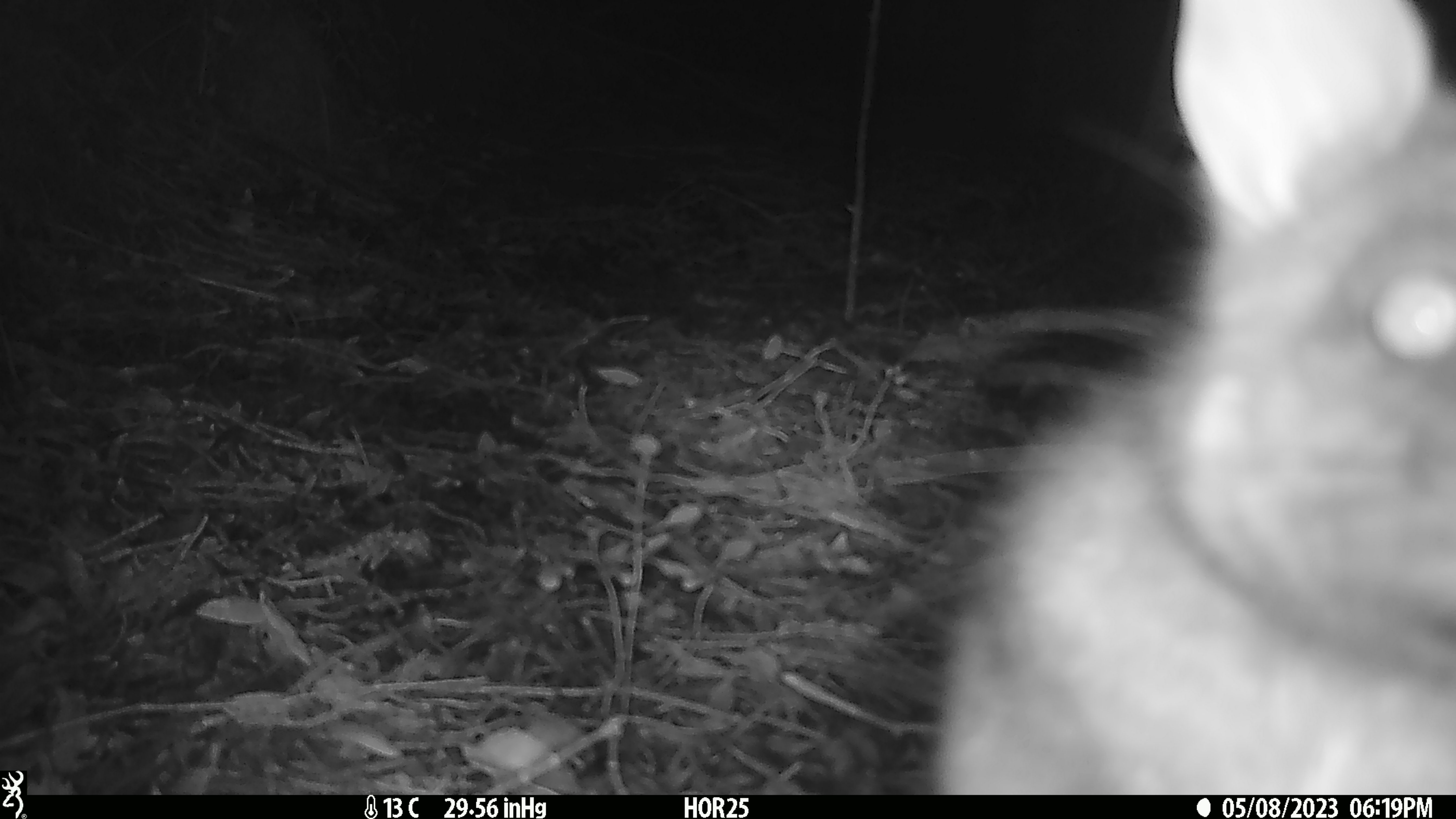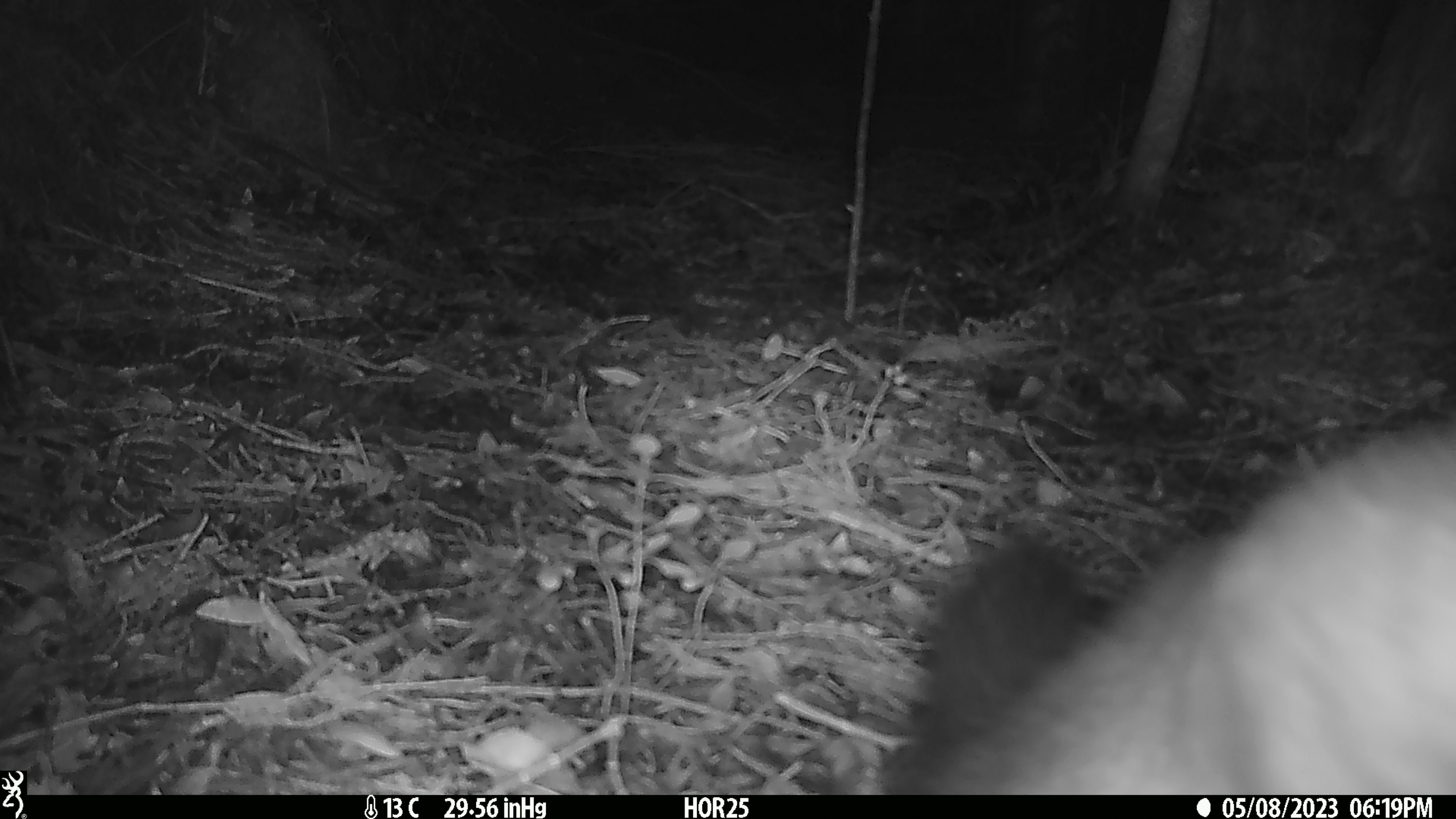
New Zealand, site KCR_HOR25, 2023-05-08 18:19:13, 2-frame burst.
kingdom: Animalia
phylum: Chordata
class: Mammalia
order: Diprotodontia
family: Phalangeridae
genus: Trichosurus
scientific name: Trichosurus vulpecula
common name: common brushtail possum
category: possum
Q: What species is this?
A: Possum (common brushtail possum) (Trichosurus vulpecula).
——————
[About this exercise] Repeat only the stretch of lines starting at the one containing "scientific name: Trichosurus vulpecula" and running to the final line of the entries above.

[Answer to this exercise]
scientific name: Trichosurus vulpecula
common name: common brushtail possum
category: possum
Q: What species is this?
A: Possum (common brushtail possum) (Trichosurus vulpecula).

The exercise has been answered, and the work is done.